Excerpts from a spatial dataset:
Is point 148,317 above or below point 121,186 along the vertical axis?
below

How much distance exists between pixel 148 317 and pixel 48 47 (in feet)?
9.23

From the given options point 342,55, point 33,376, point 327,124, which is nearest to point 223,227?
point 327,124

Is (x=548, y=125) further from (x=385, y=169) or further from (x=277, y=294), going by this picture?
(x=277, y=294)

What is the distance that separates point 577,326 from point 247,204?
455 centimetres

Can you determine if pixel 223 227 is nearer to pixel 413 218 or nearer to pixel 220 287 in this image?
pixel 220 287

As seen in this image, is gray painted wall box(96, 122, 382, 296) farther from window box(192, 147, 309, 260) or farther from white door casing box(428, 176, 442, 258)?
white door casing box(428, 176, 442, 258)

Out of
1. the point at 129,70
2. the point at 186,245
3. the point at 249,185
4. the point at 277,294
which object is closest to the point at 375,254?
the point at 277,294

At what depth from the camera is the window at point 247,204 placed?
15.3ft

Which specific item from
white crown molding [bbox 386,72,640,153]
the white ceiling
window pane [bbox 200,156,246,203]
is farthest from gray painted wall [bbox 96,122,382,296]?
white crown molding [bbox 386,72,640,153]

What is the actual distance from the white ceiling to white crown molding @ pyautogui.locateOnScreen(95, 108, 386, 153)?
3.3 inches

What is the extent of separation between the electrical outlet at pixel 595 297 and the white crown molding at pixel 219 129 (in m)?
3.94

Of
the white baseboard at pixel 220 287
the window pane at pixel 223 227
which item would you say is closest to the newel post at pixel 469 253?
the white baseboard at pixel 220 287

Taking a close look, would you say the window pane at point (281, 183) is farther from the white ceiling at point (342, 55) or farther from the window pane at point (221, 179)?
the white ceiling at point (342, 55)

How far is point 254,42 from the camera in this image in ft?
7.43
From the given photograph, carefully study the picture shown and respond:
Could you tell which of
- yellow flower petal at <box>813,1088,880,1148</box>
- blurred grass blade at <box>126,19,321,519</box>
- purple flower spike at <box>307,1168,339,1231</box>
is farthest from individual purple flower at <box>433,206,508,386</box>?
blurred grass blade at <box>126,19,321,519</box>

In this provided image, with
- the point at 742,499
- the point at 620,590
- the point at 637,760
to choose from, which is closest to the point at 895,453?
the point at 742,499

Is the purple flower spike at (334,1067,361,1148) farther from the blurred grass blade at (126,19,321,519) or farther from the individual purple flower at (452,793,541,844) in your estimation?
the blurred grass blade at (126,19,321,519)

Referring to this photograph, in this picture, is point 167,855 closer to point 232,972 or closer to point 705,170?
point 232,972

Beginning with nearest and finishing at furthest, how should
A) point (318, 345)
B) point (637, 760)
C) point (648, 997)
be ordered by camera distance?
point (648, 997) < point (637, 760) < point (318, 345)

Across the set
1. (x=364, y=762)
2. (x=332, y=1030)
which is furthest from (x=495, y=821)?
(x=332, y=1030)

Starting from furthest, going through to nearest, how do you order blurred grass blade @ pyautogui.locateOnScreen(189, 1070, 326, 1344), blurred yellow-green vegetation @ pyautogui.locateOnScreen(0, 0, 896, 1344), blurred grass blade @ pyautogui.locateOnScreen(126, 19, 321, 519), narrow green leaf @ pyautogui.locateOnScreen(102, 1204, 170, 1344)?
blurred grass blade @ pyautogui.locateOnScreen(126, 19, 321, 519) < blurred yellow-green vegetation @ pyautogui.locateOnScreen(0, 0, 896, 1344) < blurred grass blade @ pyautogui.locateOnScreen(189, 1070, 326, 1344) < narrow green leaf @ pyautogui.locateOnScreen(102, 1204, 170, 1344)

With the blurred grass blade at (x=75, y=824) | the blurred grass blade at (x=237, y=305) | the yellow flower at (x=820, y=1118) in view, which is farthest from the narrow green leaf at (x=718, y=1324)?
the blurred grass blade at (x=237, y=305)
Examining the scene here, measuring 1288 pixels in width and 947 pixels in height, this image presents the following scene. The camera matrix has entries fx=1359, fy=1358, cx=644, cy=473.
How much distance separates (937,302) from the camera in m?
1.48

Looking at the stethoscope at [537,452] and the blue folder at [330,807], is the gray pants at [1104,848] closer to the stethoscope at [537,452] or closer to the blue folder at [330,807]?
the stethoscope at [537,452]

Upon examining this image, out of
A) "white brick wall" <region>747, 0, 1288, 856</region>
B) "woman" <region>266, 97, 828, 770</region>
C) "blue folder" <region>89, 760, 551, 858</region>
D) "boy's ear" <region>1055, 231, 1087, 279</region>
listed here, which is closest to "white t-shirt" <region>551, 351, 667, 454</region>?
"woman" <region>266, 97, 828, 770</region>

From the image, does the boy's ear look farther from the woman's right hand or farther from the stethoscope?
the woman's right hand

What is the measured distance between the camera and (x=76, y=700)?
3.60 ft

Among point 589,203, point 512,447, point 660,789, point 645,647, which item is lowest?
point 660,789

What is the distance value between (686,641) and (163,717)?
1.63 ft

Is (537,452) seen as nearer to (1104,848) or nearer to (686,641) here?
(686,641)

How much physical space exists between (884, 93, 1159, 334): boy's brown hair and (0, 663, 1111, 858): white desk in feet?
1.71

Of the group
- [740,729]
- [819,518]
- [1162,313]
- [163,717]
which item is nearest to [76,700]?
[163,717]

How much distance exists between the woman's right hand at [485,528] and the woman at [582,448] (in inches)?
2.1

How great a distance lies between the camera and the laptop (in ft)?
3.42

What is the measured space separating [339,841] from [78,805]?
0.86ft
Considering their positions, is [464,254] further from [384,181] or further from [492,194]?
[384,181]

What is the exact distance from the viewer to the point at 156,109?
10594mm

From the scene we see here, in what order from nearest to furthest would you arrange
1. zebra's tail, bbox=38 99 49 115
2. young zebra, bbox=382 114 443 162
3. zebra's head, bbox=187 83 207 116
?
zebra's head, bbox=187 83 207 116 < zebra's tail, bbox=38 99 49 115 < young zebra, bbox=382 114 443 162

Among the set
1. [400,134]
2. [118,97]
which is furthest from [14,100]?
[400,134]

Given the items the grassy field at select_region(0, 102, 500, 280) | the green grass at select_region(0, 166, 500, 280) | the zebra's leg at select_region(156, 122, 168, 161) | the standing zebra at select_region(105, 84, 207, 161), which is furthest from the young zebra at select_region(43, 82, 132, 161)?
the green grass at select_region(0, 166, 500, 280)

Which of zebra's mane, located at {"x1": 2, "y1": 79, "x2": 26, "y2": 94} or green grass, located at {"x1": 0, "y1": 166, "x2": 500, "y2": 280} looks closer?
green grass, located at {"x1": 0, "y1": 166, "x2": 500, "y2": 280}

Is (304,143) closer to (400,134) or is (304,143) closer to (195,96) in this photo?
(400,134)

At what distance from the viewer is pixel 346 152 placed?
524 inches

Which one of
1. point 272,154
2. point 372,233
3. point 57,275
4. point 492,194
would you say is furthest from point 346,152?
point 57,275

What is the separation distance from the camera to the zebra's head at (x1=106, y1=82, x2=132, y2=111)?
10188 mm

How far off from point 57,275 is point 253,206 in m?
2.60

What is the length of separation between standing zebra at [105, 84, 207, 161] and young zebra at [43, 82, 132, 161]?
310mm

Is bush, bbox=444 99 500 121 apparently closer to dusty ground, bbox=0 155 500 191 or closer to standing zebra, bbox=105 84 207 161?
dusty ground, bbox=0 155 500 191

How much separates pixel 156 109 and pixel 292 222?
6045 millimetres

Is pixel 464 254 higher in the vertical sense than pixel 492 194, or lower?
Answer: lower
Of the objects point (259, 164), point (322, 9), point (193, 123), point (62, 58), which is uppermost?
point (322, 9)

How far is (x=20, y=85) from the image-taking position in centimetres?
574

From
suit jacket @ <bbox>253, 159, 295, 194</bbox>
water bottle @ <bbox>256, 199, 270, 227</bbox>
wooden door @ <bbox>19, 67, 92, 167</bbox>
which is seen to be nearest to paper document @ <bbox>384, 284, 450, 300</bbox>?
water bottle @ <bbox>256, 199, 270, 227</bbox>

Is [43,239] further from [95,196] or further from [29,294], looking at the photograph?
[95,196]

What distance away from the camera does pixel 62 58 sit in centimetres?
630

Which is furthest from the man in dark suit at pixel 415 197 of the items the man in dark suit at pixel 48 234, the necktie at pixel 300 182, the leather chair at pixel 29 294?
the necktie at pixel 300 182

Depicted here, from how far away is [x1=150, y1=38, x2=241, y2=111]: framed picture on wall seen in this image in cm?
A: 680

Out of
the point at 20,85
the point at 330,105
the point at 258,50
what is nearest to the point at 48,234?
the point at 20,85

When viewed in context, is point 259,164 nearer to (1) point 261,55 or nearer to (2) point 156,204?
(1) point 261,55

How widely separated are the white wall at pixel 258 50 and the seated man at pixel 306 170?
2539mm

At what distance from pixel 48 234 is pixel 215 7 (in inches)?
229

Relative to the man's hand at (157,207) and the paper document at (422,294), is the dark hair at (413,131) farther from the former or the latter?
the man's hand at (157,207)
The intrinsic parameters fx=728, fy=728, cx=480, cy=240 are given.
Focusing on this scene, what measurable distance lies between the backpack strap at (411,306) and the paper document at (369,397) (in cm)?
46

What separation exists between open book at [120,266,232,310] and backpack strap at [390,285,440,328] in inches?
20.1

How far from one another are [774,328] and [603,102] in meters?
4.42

→ Request:
Above are the records; copy exactly the lines from the one with "How widely separated" through the final line.

→ Expected answer:
How widely separated are the white wall at pixel 258 50 and the seated man at pixel 306 170?
2539mm

At what distance from pixel 48 234 is pixel 215 7 (in inches)?
229

Relative to the man's hand at (157,207) and the paper document at (422,294), is the dark hair at (413,131) farther from the former or the latter?
the man's hand at (157,207)
The intrinsic parameters fx=728, fy=728, cx=480, cy=240 are given.
Focusing on this scene, what measurable distance lies between the backpack strap at (411,306) and the paper document at (369,397) (in cm)?
46

What separation exists between open book at [120,266,232,310] and backpack strap at [390,285,440,328] in inches?
20.1

How far from one another are [774,328] and [603,102] in meters?
4.42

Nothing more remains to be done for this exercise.